- _TASK SET_:
(1) Answer these questions about the review of Laila the Musical.
(a) What year does the review name as the time we are still drawn to these themes?
(b) Which company created Laila the Musical?
(c) Who plays Princess Laila?
(2) Retype the listing lines from the one containing "Thinking about spatial" through the end of the listing, with no changes.

What universally are the most important themes that tie us together? Love? Family? Loss? Forgiveness? For millennia, these are ideas that have been continually looked at, questioned, idealised and analysed in literature, theatre and within the last century film and TV and yet in 2016 we still find ourselves drawn by these themes… but why? Because they are complicated. They are multi-faceted and we always seem to seek wisdom on them… Laila the Musical loosly clasps onto these concepts, and bridges the gap between an ancient world, and our modern technology-centric landscape.
Rifco‘s newest creation, Laila the Musical pictures two young lovers from warring households fall head over heels for one another. This is hardly an original framework for a production, however if done successfully can make for riveting drama. Although Reece Baha (Qays) and Mona Goodwin (Princess Laila) sing beautifully…The result however is two dimensional. With this type of storyline the audience want to be able to root for the tragedy stricken couple, however the narrative alone isn’t enough to have everyone onside, and on this ocassion the characterisation isn’t intense enough to cause an emotional stir.

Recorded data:
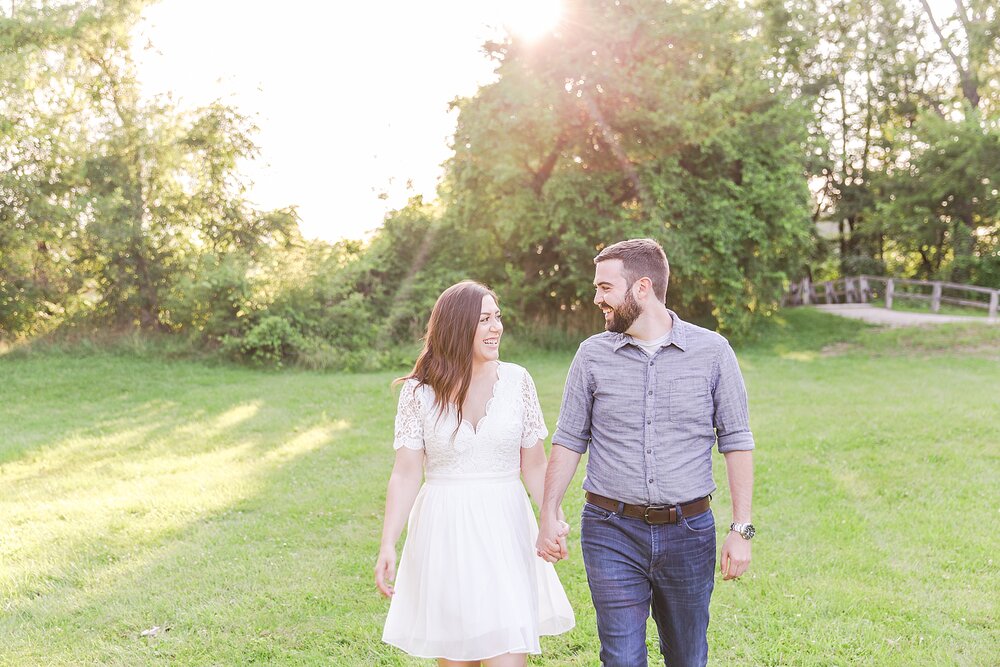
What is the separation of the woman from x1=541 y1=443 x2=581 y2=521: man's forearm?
0.38ft

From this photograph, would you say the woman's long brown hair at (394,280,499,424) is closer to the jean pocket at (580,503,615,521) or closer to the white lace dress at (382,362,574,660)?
the white lace dress at (382,362,574,660)

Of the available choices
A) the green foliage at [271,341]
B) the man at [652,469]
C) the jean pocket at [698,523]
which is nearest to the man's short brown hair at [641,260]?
the man at [652,469]

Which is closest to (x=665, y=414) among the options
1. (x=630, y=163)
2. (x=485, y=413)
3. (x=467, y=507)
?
(x=485, y=413)

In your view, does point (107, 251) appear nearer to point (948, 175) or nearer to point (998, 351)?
point (998, 351)

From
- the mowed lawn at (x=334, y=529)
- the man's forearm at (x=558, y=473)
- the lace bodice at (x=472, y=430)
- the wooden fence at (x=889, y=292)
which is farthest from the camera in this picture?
the wooden fence at (x=889, y=292)

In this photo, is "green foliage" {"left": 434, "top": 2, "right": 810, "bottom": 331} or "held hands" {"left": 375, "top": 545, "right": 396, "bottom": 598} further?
"green foliage" {"left": 434, "top": 2, "right": 810, "bottom": 331}

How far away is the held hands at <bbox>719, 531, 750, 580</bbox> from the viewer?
10.5 ft

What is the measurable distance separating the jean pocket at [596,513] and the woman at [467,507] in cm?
23

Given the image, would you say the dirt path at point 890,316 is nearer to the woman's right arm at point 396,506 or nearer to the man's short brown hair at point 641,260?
the man's short brown hair at point 641,260

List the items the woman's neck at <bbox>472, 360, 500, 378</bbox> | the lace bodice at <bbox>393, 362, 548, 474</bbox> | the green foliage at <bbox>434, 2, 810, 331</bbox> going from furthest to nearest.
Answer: the green foliage at <bbox>434, 2, 810, 331</bbox>
the woman's neck at <bbox>472, 360, 500, 378</bbox>
the lace bodice at <bbox>393, 362, 548, 474</bbox>

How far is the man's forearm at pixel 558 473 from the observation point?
3.31 metres

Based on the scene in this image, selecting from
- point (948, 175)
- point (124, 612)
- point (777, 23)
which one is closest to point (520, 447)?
point (124, 612)

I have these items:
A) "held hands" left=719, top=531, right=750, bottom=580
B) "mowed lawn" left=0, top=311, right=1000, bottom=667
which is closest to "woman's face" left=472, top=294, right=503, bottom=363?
"held hands" left=719, top=531, right=750, bottom=580

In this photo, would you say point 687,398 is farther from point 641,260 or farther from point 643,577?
point 643,577
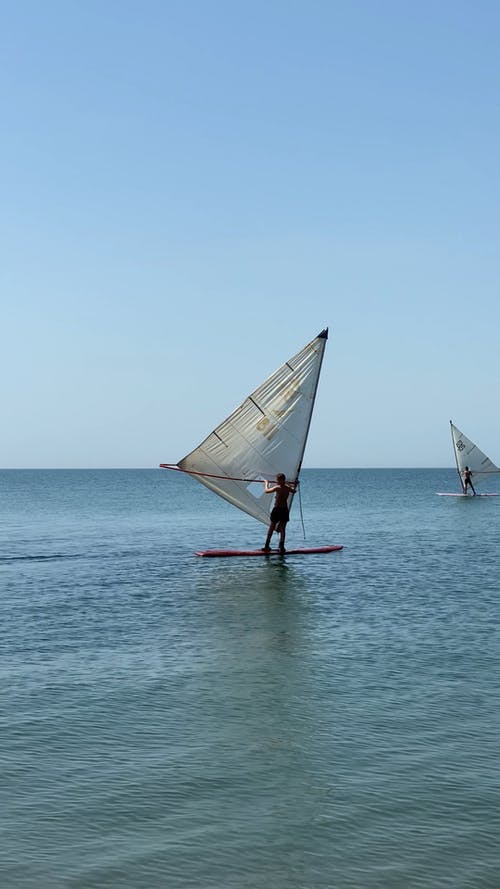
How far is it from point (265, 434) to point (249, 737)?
21.5 meters

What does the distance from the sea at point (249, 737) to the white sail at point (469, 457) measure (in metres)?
63.6

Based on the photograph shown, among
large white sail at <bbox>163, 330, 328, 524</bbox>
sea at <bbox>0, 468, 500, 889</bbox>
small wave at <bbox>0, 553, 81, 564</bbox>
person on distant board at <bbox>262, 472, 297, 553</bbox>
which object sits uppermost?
large white sail at <bbox>163, 330, 328, 524</bbox>

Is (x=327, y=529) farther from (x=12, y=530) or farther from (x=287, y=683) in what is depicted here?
(x=287, y=683)

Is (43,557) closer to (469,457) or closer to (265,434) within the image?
(265,434)

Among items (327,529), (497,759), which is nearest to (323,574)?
(497,759)

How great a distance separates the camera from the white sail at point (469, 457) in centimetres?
9075

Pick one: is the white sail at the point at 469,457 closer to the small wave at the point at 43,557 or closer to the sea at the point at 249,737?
the small wave at the point at 43,557

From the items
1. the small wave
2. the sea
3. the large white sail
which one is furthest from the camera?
the small wave

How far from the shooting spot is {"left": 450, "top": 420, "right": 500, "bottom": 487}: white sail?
9075cm

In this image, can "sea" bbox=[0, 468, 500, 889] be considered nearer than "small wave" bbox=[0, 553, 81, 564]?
Yes

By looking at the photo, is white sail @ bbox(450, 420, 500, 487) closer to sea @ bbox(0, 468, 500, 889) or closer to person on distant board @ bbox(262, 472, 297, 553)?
person on distant board @ bbox(262, 472, 297, 553)

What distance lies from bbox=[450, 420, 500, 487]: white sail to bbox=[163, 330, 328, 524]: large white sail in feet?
187

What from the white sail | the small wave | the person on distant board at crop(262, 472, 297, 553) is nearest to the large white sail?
the person on distant board at crop(262, 472, 297, 553)

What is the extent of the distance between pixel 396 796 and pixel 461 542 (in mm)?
38124
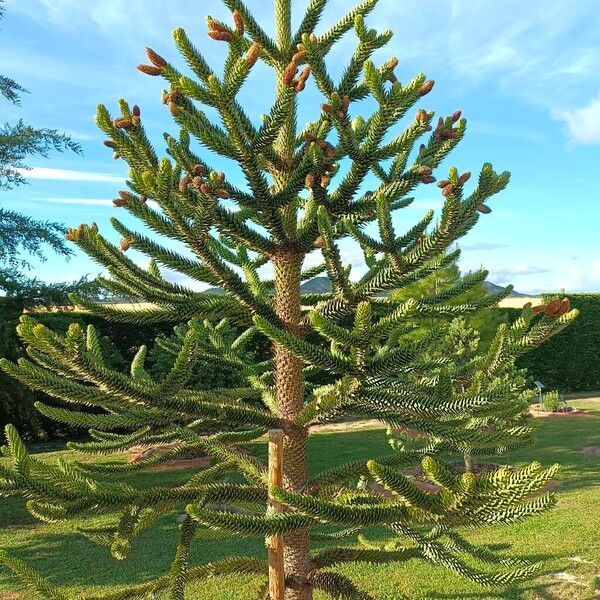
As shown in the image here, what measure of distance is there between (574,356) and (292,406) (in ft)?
68.2

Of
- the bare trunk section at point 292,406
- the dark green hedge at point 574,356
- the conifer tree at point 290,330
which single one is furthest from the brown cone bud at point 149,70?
the dark green hedge at point 574,356

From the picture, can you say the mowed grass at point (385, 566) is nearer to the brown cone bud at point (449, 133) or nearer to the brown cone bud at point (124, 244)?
the brown cone bud at point (449, 133)

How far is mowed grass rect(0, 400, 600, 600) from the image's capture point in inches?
238

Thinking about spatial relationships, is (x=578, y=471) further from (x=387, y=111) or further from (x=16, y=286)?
(x=16, y=286)

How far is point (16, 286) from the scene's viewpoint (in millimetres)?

- _RESULTS IN ORDER_:
(1)
(a) 2016
(b) Rifco
(c) Mona Goodwin

(2)
Thinking about spatial relationships, is (x=578, y=471) further from (x=387, y=111) or further from (x=16, y=286)?
(x=16, y=286)

How far is point (16, 286) from the scene's viewpoint (in millimetres)?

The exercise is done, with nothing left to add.